SRM 696, D2, 250-Pointer (Ropestring)

James S. Plank

Tue Sep 6 00:32:52 EDT 2016

Problem Statement.
A main() with the examples compiled in.
A skeleton that compiles with main.cpp.
Problem Given in Topcoder: August, 2016
Competitors who opened the problem: 242
Competitors who submitted a solution: 211
Number of correct solutions: 151
Accuracy (percentage correct vs those who opened): 62.40
Average Correct Time: 25 minutes, 20 seconds.

To me, the easy part here was articulating a solution. The hard part was rendering that solution into code.

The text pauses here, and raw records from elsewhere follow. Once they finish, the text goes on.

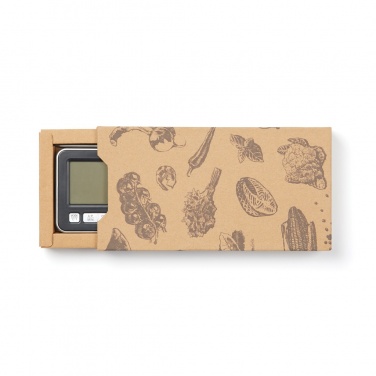 Logotrade promotional giveaway image of: VINGA Hays thermometer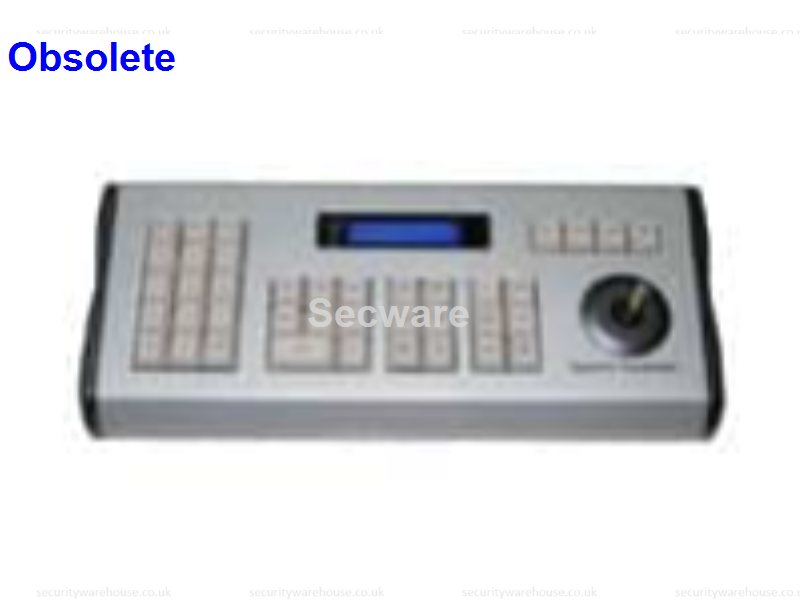 (image for) Ezcctv Keyboard for 10x External Day/Night PTZ Camera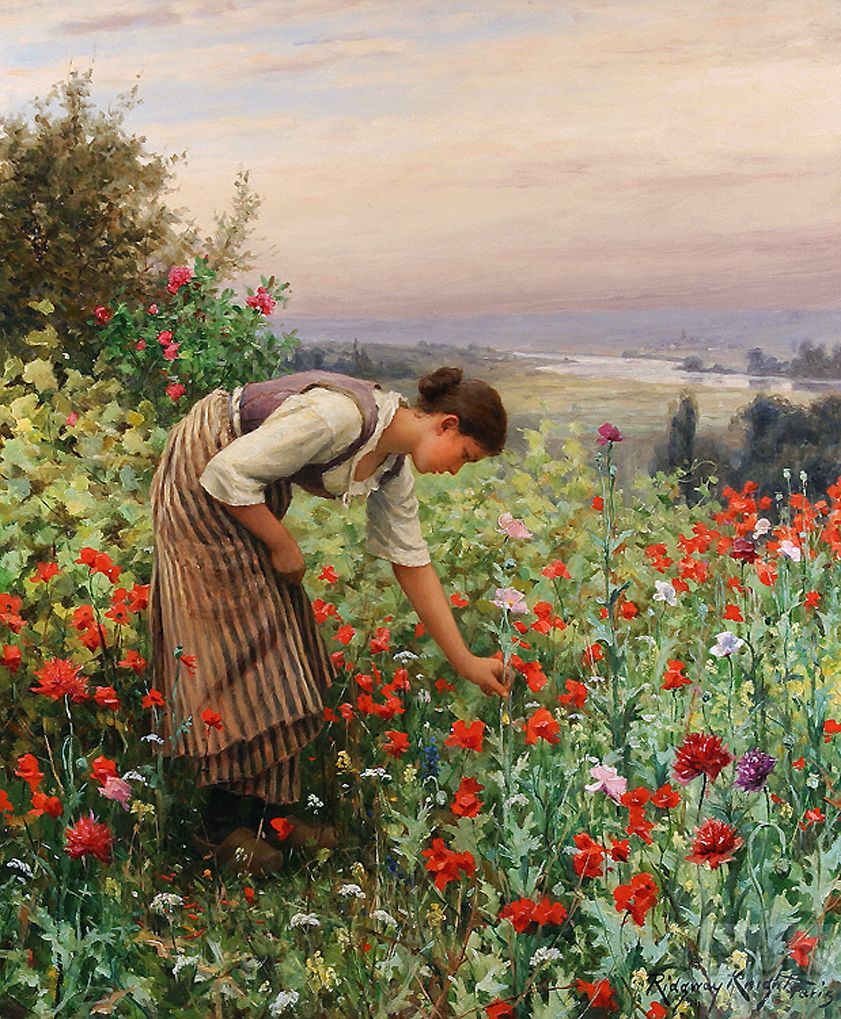 Daniel Ridgway Knight - Page 2 7ca341d532aef1c104a7f4be6f577734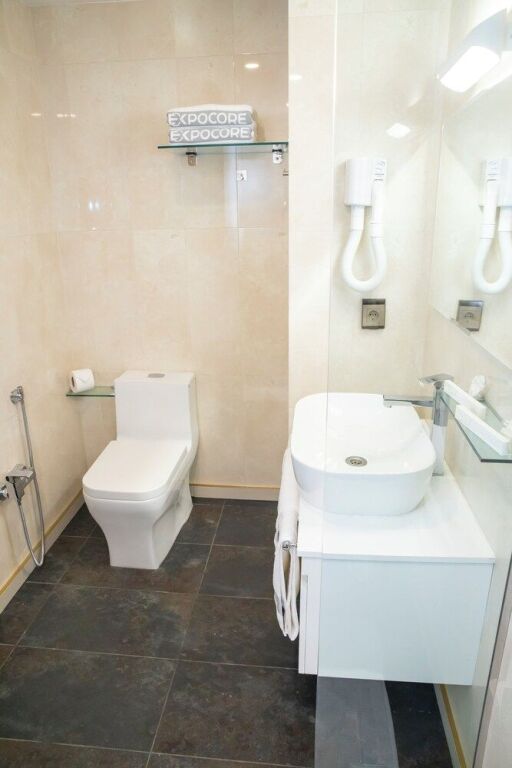 Ереван: Fredex Apartments Hotel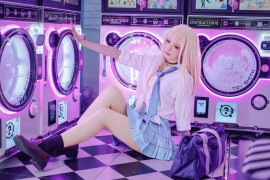 谁不喜欢玩cosplay的女友呢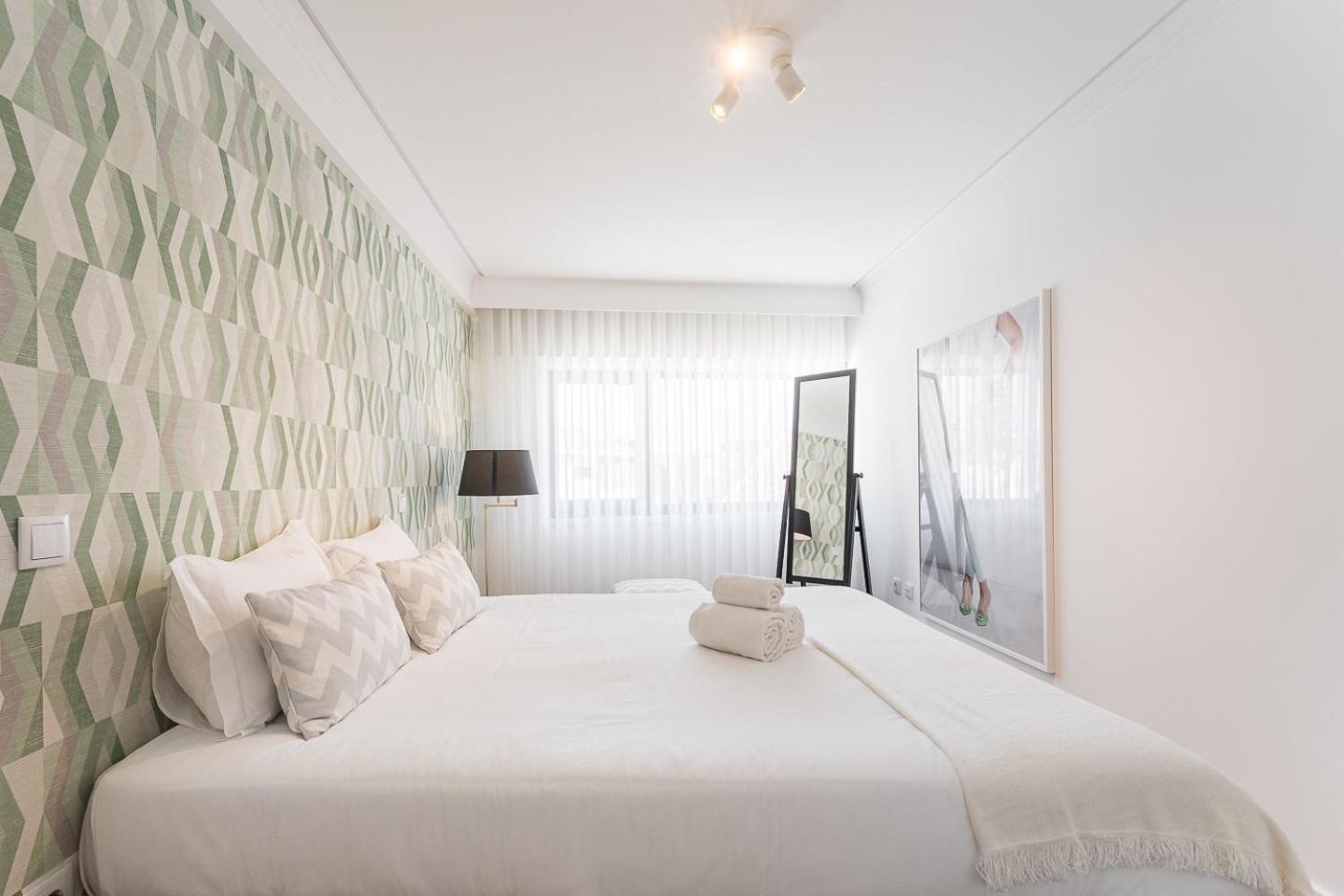 Guestready - Geometric Dawn In Vila Do Conde Exterior foto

You need to have all of the even "ropes" before the odd "ropes," and because you want your answer to be lexicographically smallest, you want to order the even strings from biggest to smallest, and then the odd strings from biggest to smallest. You also only want one dot between each rope, again, because you want the lexicographically smallest string. All of the remaining dots go at the end of the string.

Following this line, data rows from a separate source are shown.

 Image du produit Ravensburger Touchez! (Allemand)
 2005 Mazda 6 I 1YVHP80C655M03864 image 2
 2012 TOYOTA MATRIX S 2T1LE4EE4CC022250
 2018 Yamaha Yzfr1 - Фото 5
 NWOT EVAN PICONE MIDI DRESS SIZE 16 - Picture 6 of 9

To solve the problem, I created two multisets.

E holds all of the lengths of even ropes.
O holds all of the lengths of odd ropes.

I also had an integer called dots, which counted the dots, although in the end, I didn't need it.

Task 1 - counting the sizes of the ropes

This is the kind of small problem that often trips students up. The first thing that I did was to add a dot to the end of the string. This is a sentinel, and like all sentinels, it makes the programming less convoluted. Why? Because now you know that every rope will end with a dot. Without the sentinel, you may have ropes that end the string. Adding the dot simplifies your program. You just need to account for the fact that you have an extra dot when you craft your return value.

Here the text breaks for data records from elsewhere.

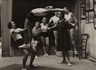 Brassaï, Gymnasts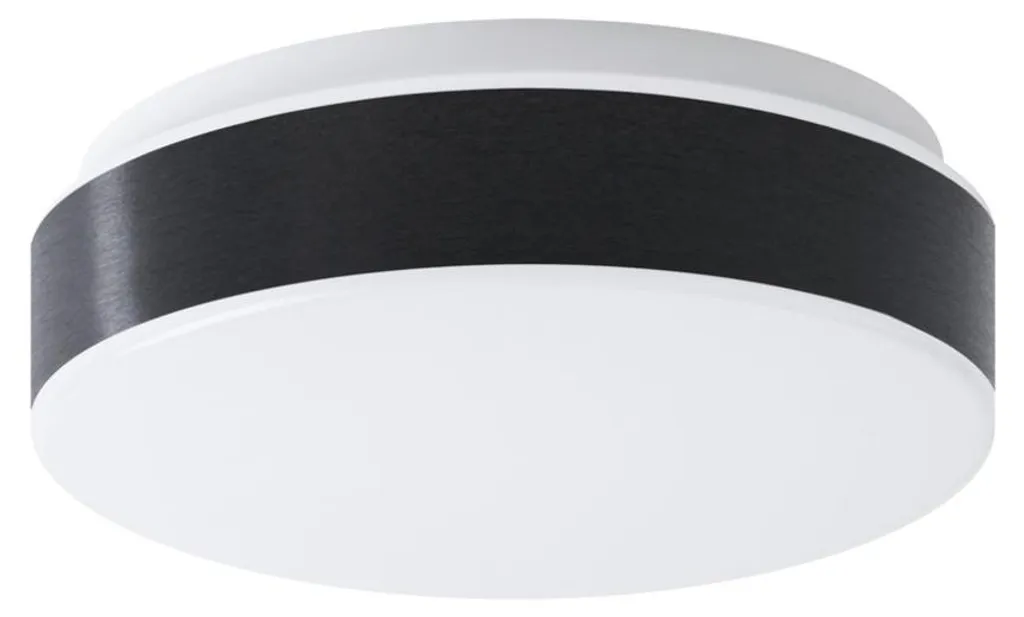 Applique murale et plafonnier étanche IP54 DELIA C1A LED Blanc Chaud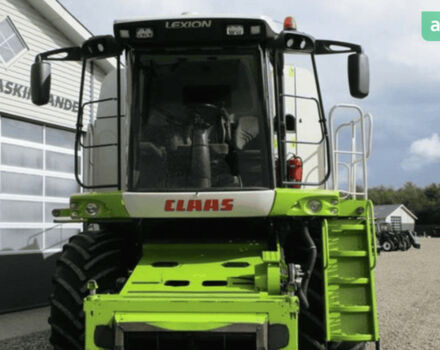 Клаас Lexion 570, об'ємом двигуна 0 л та пробігом 0 тис. км за 105793 $, фото 7 на Automoto.ua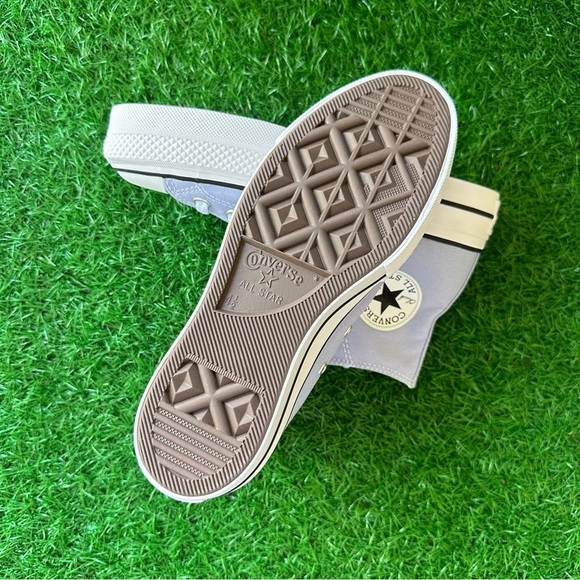 Converse Chuck Taylor All Star Lift Hi Serene Sapphire - Picture 8 of 8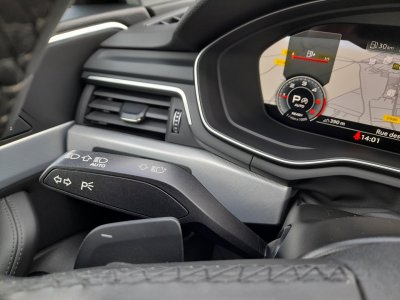 Audi A4 Allroad 40 TDI 204CH AVUS QUATTRO S TRONIC 7 - 19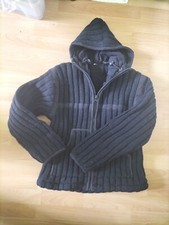 Jacke * Hippie * Goa * Nepal * Wolle *, made in Nepal, Kapuze, Gr. S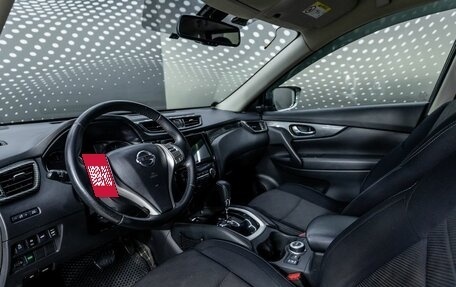 Nissan X-Trail, 2018 год, 2 240 000 рублей, 20 фотография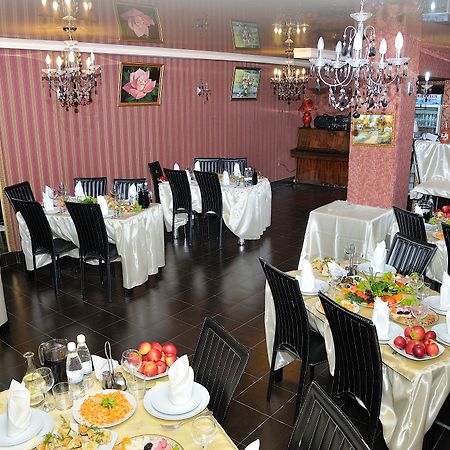 Bella Donna Hotel Chişinau Exteriör bild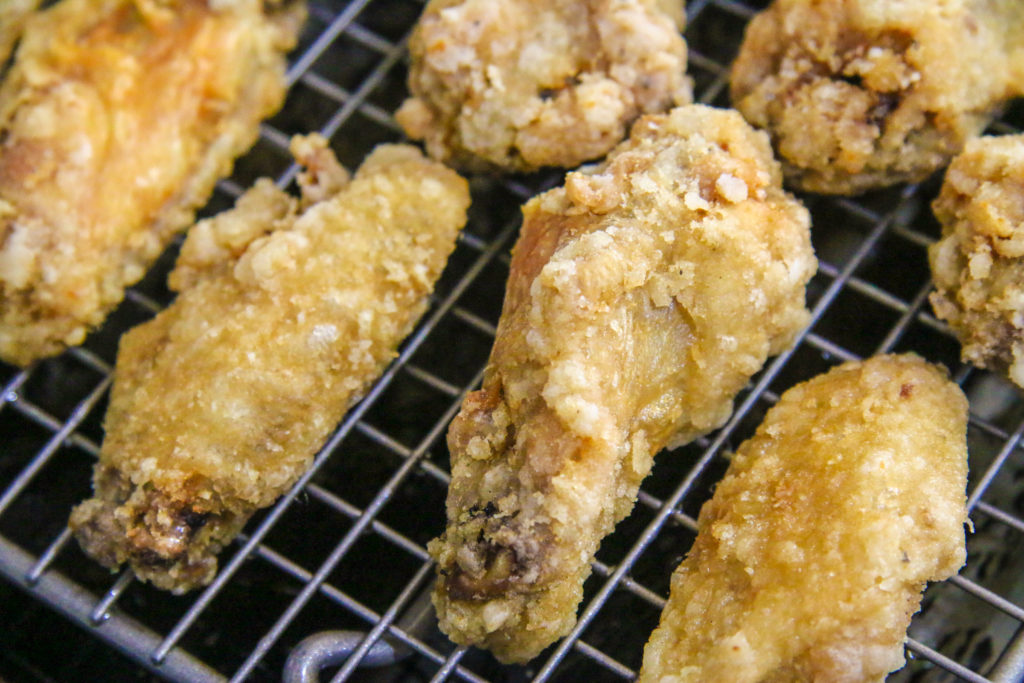 Dakgangjeong (닭강정 / Korean Sweet, Crunchy Fried Chicken) Recipe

Here are two approaches to counting the sizes of the ropes. The first uses a single for loop, and a variable RL, which holds the length of the rope that you are currently looking at. RL starts at zero.

Now, you traverse the string, with a single for loop. When you see a dash, you increment RL. When you see a dot, you check RL to see if the dot ended a rope, and if it did, you add the rope length to the proper multiset. Set RL back to zero, increment dots, and move on.

With the second approach, you use a while loop that has an inner for loop. You again traverse the string with an integer, i, which will start at zero. When you encounter a dot, you increment dots and i, and go back to the top of the while loop. When you encounter a dash, you enter a for loop that counts the length of the rope (using i), store that in the proper multiset, and go back to the top of the while loop.

Both approaches work -- personally, I find the first approach cleaner, but the second is fine too. Note how the sentinel makes both approaches easier.

(You can also use vectors instead of sets, and then sort them with the sort() method. That's how I originally solved the problem. I think that the multisets are easier.)

Task 2: Creating the return string

For this task, you are going to do the following:

Traverse E from high to low, adding the proper rope strings to the return string. If a rope string is not the very first one, put a dot before it.
Traverse O from high to low, adding the proper rope strings to the return string. If a rope string is not the very first one, put a dot before it.
Fill in the rest of the dots. Remember to account for the sentinel.

That works, and that's how I did it, but there is a simpler way:

Create your return string to be the proper size (which is the size of the original string), and have it be all dots.
Set an index i to zero.
Traverse E from high to low, setting dots to dashes, starting at i. Increment i by the rope length plus 1.
Traverse O from high to low, setting dots to dashes, starting at i. Increment i by the rope length plus 1.
You're done! This is simpler because you don't have to worry about inserting dots -- since you initialized the string to be all dots, you only have to worry about changing dots to dashes.